Michael Hohnbaum 503-578-5486
[email protected] T/L 775-5486

2002-10-07 16:48:24

by Erich Focht

[permalink] [raw]

Subject: Re: [RFC] NUMA schedulers benchmark results

On Monday 07 October 2002 02:58, Martin J. Bligh wrote:
> > As I'm rewriting the node affine scheduler to be more modular, I'll
> > redo the tests for cases D, E, F on top of 2.5.X kernels soon.
>
> It's really hard to see anything comparing 2.4 vs 2.5 results,
> so when you have results for everything across the same kernel,
> it'll be a lot easier to decipher ...

The user times are really comparable. And total user time, too. I'm
taking the node affine patches to 2.5.39 and will rerun them ASAP.

> For the record, I really don't care whose code gets accepted, I'm
> just interested in having a scheduler that works well for me ;-)

I was running several of these to see which features help and to try
to understand where the advantage comes from. In the output tables
you can see where the job has spentits time and on which node it started.
You can also recognize from the user time how well a job ran. Alone on
it's node: 27s, away from it's memory: 36s (or so), sharing the node
with others: 27-32s, running on wrong node with others: up to 43s. And
seeing these you can understand how well a feature works or how much
you miss another feature. It wasn't my plan to advertise the node
affine scheduler, it just has most of the features.

> However, I think it would be a good idea to run some other benchmarks
> on these, that are a little more general ... dbench, kernel compile,
> sdet, whatever, as *well* as your own benchmark ... I think we're
> working on that.
Yes, great!

> So lower numbers are better, right?
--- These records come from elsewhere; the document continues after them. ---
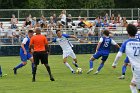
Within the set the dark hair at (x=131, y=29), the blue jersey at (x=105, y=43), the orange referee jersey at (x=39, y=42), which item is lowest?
the blue jersey at (x=105, y=43)

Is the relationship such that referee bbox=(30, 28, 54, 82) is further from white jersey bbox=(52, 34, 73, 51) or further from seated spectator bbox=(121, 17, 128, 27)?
seated spectator bbox=(121, 17, 128, 27)

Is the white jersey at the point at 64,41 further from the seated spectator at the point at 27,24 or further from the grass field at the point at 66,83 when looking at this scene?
the seated spectator at the point at 27,24

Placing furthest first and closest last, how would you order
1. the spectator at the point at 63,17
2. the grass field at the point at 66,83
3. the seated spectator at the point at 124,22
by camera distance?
the seated spectator at the point at 124,22 → the spectator at the point at 63,17 → the grass field at the point at 66,83

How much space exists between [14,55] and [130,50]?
24.2 metres

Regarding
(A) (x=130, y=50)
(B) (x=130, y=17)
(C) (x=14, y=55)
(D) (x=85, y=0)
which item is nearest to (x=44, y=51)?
(A) (x=130, y=50)

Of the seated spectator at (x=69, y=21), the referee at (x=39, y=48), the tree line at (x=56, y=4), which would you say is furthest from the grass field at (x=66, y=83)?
the tree line at (x=56, y=4)

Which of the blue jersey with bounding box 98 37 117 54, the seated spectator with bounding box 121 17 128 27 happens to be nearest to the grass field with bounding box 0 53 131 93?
the blue jersey with bounding box 98 37 117 54

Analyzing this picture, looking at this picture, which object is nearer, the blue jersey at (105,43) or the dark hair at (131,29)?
the dark hair at (131,29)

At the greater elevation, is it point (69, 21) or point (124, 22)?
point (69, 21)

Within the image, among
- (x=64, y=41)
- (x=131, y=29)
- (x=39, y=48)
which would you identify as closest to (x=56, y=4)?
(x=64, y=41)

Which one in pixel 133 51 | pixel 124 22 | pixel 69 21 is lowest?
pixel 124 22

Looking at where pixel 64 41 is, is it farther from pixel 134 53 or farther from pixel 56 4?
pixel 56 4

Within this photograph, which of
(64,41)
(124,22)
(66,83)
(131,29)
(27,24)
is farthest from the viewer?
(124,22)

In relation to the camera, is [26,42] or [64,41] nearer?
[26,42]
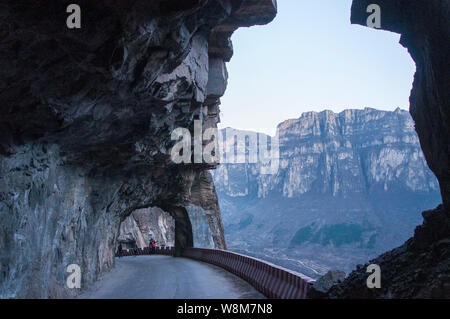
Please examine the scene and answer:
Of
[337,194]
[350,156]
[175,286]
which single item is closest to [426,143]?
[175,286]

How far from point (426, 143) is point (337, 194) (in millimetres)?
138373

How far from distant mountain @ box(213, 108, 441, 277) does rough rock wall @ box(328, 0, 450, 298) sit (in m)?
84.2

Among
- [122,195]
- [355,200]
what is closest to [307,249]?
[355,200]

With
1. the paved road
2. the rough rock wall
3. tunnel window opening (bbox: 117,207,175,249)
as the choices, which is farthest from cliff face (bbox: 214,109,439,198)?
the rough rock wall

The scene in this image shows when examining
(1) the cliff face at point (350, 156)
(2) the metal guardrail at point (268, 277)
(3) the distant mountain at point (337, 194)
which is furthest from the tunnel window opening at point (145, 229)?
(1) the cliff face at point (350, 156)

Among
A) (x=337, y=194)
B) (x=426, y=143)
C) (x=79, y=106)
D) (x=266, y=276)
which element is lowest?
(x=337, y=194)

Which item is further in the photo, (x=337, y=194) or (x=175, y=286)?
(x=337, y=194)

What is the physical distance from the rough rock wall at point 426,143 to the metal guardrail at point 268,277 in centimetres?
80

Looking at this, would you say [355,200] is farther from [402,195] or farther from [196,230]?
[196,230]

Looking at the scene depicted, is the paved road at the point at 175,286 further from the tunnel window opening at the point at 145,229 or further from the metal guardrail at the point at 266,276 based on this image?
the tunnel window opening at the point at 145,229

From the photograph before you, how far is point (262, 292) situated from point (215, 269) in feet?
21.0

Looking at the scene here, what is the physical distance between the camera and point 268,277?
10711 mm

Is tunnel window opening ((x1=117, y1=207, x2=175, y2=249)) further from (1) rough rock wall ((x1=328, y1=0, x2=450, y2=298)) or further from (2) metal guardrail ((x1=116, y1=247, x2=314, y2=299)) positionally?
(1) rough rock wall ((x1=328, y1=0, x2=450, y2=298))

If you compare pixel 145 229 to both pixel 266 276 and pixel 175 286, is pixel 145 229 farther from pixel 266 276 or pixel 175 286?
pixel 266 276
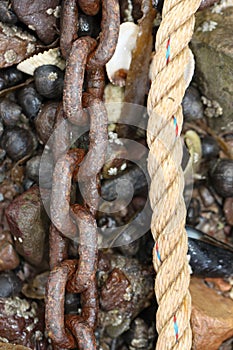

So Michael's stuff seems to
> work fine at the higher end, but poorly at the lower end - I think
> this may be due to a bug he found on Friday, if that gets fixed, it
> might make a difference.

OK, but how about the node-wise selection and balancing? Then we get
the approaches closer...

> I'll run your tests on the NUMA-Q comparing 2.5.40 vs Michael's stuff.
> If you send me a cleaned up version (ie without the ia64 stuff in
> generic code) of your stuff against 2.5.40 (or ideally 2.5.40-mm2),
> I'll run that too ... (if you're putting the latencies into arch code,
> you can set i386 (well NUMA-Q) for 20:1 if you think that'll help).

Is in preparation. First step: pooling scheduler without multi-level
support but node-wise initial balancing.

> PS. the wierd "this one was run without hackbench" thing makes the
> results even harder to read ...
Sorry about that. Didn't have a newer measurement.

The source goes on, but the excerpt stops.